The content of the notification need merely be sufficient to let the seller know that the transaction is still troublesome and must be watched. There is no reason to require that the notification which saves the buyer's rights under this section must include a clear statement of all the objections that will be relied on by the buyer, as under the section covering statements of defects upon rejection (Section 2-605). Nor is there reason for requiring the notification to be a claim for damages or of any threatened litigation or other resort to a remedy. The notification which saves the buyer's rights under this Article need only be such as informs the seller that the transaction is claimed to involve a breach, and thus opens the way for normal settlement through negotiation.

 The Supreme Judicial Court of Massachusetts in Nugent v. Popular Markets, Inc., 353 Mass. 45, 228 N.E.2d 91 (1967), was concerned with the adequacy of notice under Section 2-607 of the Uniform Commercial Code. After quoting the portion of the Comment set forth above, the Court in Nugent set forth the facts as follows:

 In that case, plaintiff contended that he had purchased in a self-service grocery a jar of boysenberries which he ate and which caused injury in that the jar of boysenberries contained foreign matter, i.e., a piece of wood. Notice was given to the store the following day. The Court pointed out that "it is manifest from the comment to the Code that the notice of breach required by § 2-607 was intended to be less rigorous than that required by § 38 of the Sales Act, at least so far as applied to a household purchaser rather than a 'merchant buyer.'" Nugent v. Popular Markets, Inc., 353 Mass. 45, 228 N.E.2d 91, 94 (1967). The Court pointed out that the rule is only designed to defeat commercial bad faith "if the content of the notification need merely alert the seller to a claim of breach and so to lead to normal settlement through negotiation, after the receipt of the letter there would have been nothing to prevent the seller from seeking further information as to the date of the transaction and any other circumstances it wished to know." 228 N.E.2d at 94. Here, Schaefer could have gotten complete information from Thermice as to the situation encountered by Rock Creek stemming from the delivery of the CO 2 in question which had a smell described by one of the witnesses as that of a dirty bar rag, smelling like beer.

 The Supreme Court of Minnesota in Moosbrugger v. McGraw-Edison Company, 284 Minn. 143, 170 N.W.2d 72 (1969), sustained a recovery for the plaintiff and in so doing, held that a letter by plaintiff to the seller advising the seller of difficulties encountered in the operation of the machines was sufficient compliance with the notice provisions of the Act. The Court relied upon Kopet v. Klein, 275 Minn. 525, 148 N.W.2d 385 (1967), and held that it was controlling on this point. Notice was given by the plaintiff two weeks after receipt of the water-softening device which "informed him of the difficulties he was experiencing with the device." Six months after direct notification of defendant and one year after installation, plaintiff's attorney advised defendant that the unit was not operating properly and it should be replaced or the purchase price refunded. The defendant contended that improper notice had been given and sought to avoid liability.

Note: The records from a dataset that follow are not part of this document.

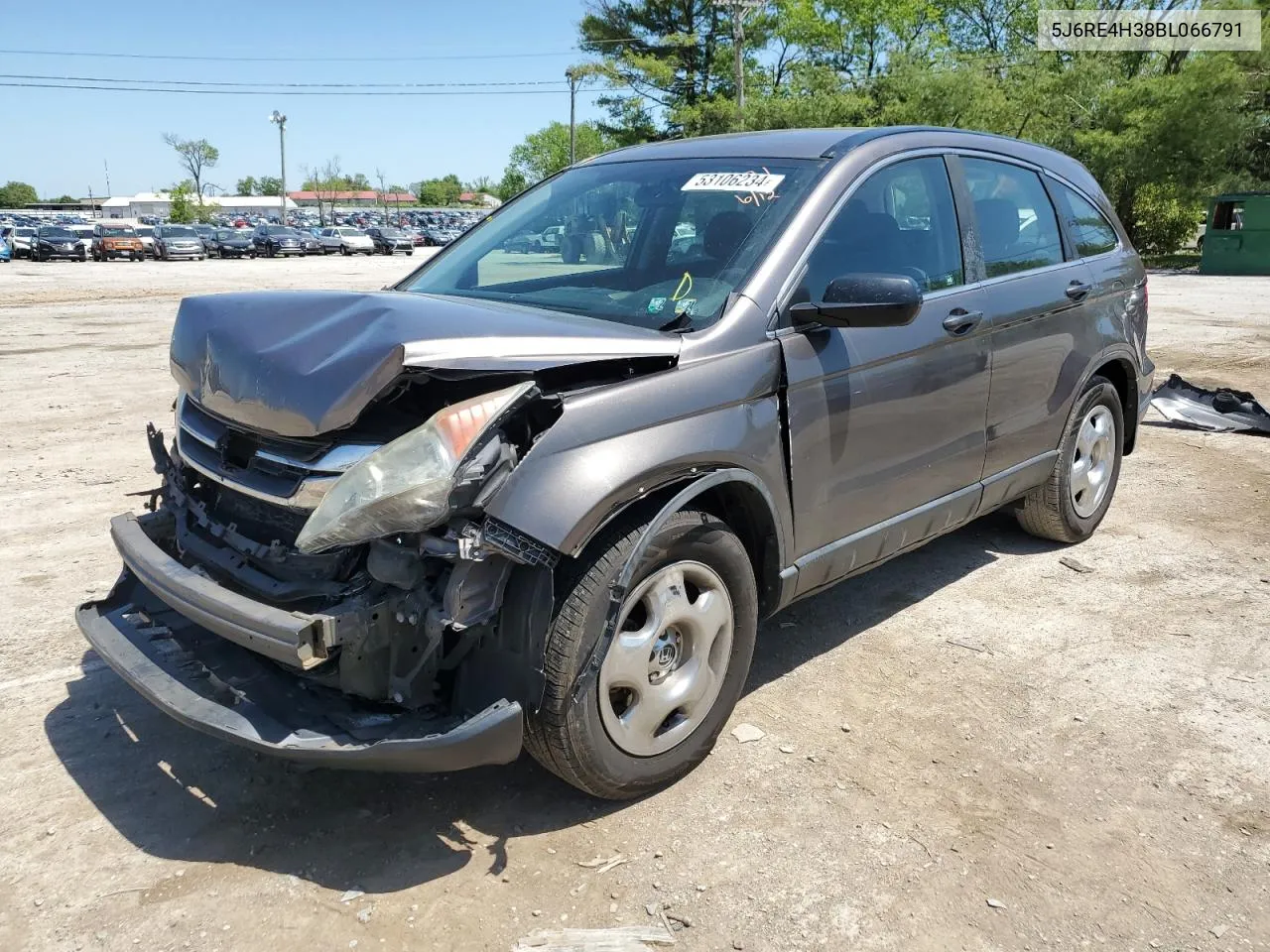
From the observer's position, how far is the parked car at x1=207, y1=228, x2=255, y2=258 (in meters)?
46.1

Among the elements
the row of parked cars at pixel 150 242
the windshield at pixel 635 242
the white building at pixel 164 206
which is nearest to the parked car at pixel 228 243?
the row of parked cars at pixel 150 242

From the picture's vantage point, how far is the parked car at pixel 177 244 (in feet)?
139

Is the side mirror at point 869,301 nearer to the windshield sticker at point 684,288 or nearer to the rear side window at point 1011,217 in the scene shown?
the windshield sticker at point 684,288

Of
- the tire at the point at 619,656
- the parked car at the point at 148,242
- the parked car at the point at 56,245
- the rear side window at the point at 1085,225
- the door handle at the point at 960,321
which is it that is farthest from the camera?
the parked car at the point at 148,242

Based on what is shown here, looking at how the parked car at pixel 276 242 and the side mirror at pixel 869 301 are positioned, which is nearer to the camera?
the side mirror at pixel 869 301

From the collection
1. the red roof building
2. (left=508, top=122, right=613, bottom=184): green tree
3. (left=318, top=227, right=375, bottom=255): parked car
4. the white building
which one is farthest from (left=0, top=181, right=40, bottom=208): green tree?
(left=318, top=227, right=375, bottom=255): parked car

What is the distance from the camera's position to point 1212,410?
809 cm

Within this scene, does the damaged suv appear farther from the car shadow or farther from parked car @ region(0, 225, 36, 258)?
parked car @ region(0, 225, 36, 258)

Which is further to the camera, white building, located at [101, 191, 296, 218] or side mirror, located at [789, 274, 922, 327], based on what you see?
white building, located at [101, 191, 296, 218]

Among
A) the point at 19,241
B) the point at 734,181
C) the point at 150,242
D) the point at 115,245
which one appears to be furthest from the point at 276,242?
the point at 734,181

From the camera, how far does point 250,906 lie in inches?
99.9

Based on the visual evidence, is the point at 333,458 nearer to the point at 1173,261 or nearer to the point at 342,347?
the point at 342,347

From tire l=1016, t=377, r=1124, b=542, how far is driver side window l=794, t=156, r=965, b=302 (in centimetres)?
136

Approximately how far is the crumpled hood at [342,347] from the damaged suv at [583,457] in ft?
0.04
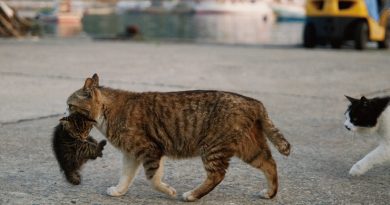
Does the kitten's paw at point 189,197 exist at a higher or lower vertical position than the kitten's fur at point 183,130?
lower

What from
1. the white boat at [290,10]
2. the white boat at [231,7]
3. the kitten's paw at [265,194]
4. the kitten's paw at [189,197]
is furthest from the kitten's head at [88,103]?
the white boat at [231,7]

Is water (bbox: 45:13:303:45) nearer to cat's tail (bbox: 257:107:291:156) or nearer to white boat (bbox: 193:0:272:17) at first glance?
cat's tail (bbox: 257:107:291:156)

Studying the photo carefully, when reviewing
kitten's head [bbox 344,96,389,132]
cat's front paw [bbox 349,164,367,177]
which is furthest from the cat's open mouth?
kitten's head [bbox 344,96,389,132]

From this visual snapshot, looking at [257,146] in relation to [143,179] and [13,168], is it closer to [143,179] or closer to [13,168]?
[143,179]

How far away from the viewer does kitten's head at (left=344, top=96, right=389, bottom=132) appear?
17.5ft

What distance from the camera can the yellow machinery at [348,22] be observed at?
19.0 m

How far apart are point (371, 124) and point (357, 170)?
418 mm

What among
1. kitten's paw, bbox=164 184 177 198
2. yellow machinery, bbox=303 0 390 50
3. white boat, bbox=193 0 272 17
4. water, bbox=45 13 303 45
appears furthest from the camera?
white boat, bbox=193 0 272 17

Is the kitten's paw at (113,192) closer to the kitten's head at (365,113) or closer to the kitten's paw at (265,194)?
the kitten's paw at (265,194)

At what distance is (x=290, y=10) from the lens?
3593 inches

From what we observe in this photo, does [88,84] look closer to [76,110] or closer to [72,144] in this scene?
[76,110]

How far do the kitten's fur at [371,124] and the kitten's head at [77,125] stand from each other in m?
2.09

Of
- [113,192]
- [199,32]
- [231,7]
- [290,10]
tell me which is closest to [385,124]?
[113,192]

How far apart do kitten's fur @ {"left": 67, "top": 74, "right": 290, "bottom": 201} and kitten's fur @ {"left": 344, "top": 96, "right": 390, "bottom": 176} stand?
2.99ft
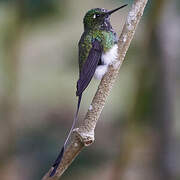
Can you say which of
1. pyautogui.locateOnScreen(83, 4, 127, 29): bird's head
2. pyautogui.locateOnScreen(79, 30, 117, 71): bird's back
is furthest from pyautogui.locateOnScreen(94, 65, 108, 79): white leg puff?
pyautogui.locateOnScreen(83, 4, 127, 29): bird's head

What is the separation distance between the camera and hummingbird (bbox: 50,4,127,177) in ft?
5.93

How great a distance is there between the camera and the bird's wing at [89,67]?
179 cm

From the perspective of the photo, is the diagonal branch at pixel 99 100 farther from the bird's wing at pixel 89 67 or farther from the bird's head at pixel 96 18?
the bird's head at pixel 96 18

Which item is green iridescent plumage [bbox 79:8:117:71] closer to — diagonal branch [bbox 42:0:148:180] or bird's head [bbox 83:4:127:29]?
bird's head [bbox 83:4:127:29]

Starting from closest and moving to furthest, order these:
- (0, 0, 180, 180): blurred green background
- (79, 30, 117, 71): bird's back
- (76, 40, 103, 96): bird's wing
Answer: (76, 40, 103, 96): bird's wing, (79, 30, 117, 71): bird's back, (0, 0, 180, 180): blurred green background

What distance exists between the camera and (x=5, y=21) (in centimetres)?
420

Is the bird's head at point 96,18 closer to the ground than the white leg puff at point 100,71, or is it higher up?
higher up

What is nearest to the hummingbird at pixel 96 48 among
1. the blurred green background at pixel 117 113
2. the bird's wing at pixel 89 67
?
the bird's wing at pixel 89 67

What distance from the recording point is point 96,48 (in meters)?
2.06

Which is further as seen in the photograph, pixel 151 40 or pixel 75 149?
pixel 151 40

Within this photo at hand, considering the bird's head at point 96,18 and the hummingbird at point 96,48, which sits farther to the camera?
the bird's head at point 96,18

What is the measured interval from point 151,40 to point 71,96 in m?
2.03

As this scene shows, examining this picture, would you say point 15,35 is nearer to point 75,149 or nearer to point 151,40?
point 151,40

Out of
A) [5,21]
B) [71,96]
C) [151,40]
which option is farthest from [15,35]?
[71,96]
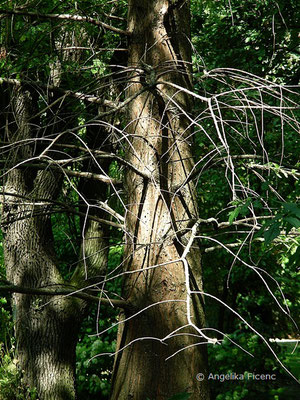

 On these facts the Court concludes for the reasons stated that the third-party defendant Schaefer made a sale by sample which amounted to an express warranty and thereafter within a reasonable time of the discovery of the breach Schaefer received notice from Thermice of the problem encountered as a result of which no further pick-ups of CO 2 would be made. Accordingly, the Court finds the third-party defendant Schaefer, the manufacturer of the defective CO 2 in question, responsible to the defendant and third-party plaintiff for damages incurred by Thermice, i.e., $41,841.55.

 The foregoing memorandum opinion will constitute the Court's findings of fact and conclusions of law. Counsel will present an appropriate order.